Serbien Merkel
24. August 2011Für Alexander Fatic vom Zentrum für Sicherheitsstudien in Belgrad hatte Angela Merkel keine Überraschungen im Gepäck. Die Bundeskanzlerin habe vor allem ihre Reise nach Belgrad geschickt als Druckmittel eingesetzt, um das Land zu Kompromissen in der Kosovo-Frage zu bewegen.
Fatic meint, die EU dürfe nicht immer neue Bedingungen für die Aufnahme Serbiens in die Union stellen. Schließlich habe das Land erst kürzlich den früheren Armeechef der bosnischen Serben, Ex-General Ratko Mladic, an das UN-Kriegsverbrechertribunal in den Haag ausgeliefert und eine frühere Hauptforderung erfüllt. "Aber jetzt lautet die neueste Bedingung für den europäischen Integrationsprozess: Ihr müsst das Kosovo anerkennen", kritisiert Fatic.
Die Anerkennung des Kosovo - ein politischer Selbstmord?
Eine solche Anerkennung käme allerdings einem politischen Selbstmord der Regierenden in Belgrad gleich - davon ist Alexander Fatic überzeugt.

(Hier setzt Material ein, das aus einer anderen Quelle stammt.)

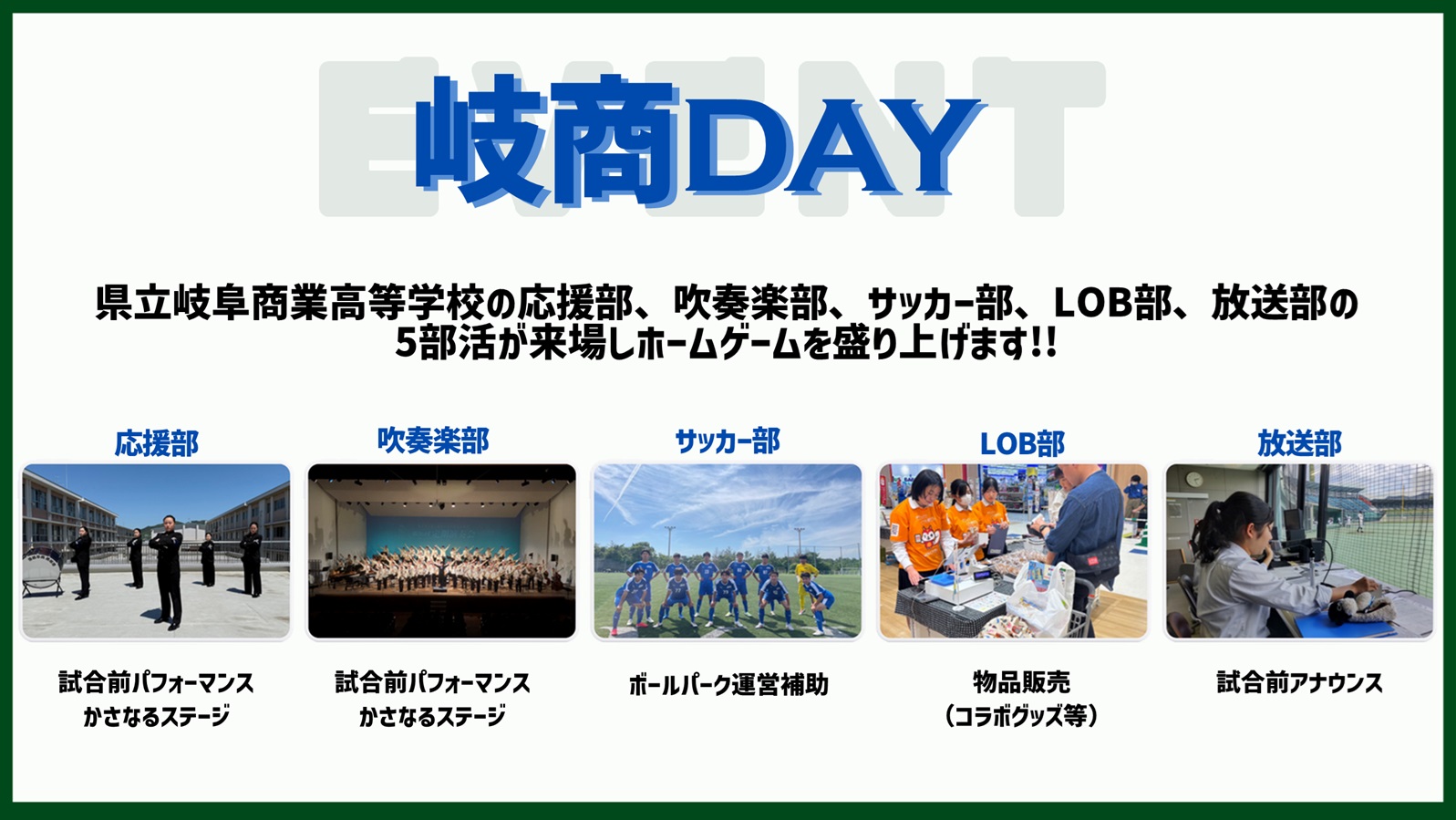 EVENT

岐商DAY

県立岐阜商業高等学校の応援部、吹奏楽部、サッカー部、LOB部、放送部の5部活が来場しホームゲームを盛り上げます!!

応援部

試合前パフォーマンス
かさなるステージ

吹奏楽部

試合前パフォーマンス
かさなるステージ

サッカー部

ボールパーク運営補助

LOB部

物品販売
（コラボグッズ等）

放送部

試合前アナウンス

Schließlich stünden Wahlen bevor und weder die Verfassung noch die öffentliche Meinung würden eine solche Anerkennung erlauben. Kein Wunder, dass auch Serbiens Präsident Tadic die Anerkennung des Kosovo als inakzeptabel bezeichnet. Für Tadic gehe es nicht um die Frage: Kosovo oder EU. Der Präsident suche nach "pragmatischen Lösungen, die beiden Seiten erlauben, das Gesicht zu wahren", meint Fatic.
Belgrad am Zug
Die Politologin Jelena Milic vom Zentrum für Euro-atlantische Studien begrüßt dagegen Merkels klare Worte in Belgrad. Die Kanzlerin habe in Serbien unmissverständlich gesagt, was im künftigen Umgang mit dem Kosovo erwartet werde. Gleichzeitig habe Merkel aber auch deutlich gemacht, dass einseitige Handlungen der Kosovo-Regierung nicht hingenommen würden.
Merkels Forderungen an Belgrad seien nichts anderes als die Aufforderung, die 1993 von der EU in Kopenhagen festgelegten Kriterien zu erfüllen - dazu sei ohnehin jeder offizielle Beitrittskandidat verpflichtet. Die Politologin Milic sieht nun Serbien in der Pflicht. Jetzt solle sich die politische Führung des Landes entscheiden, welchen Weg sie einschlagen wolle. Die EU habe bereits ihren guten Willen gezeigt, es gehe ihr um eine gerechte Lösung der Konflikte in der Region, unterstreicht Jelena Milic: "Nun sind die serbischen Politiker am Zug."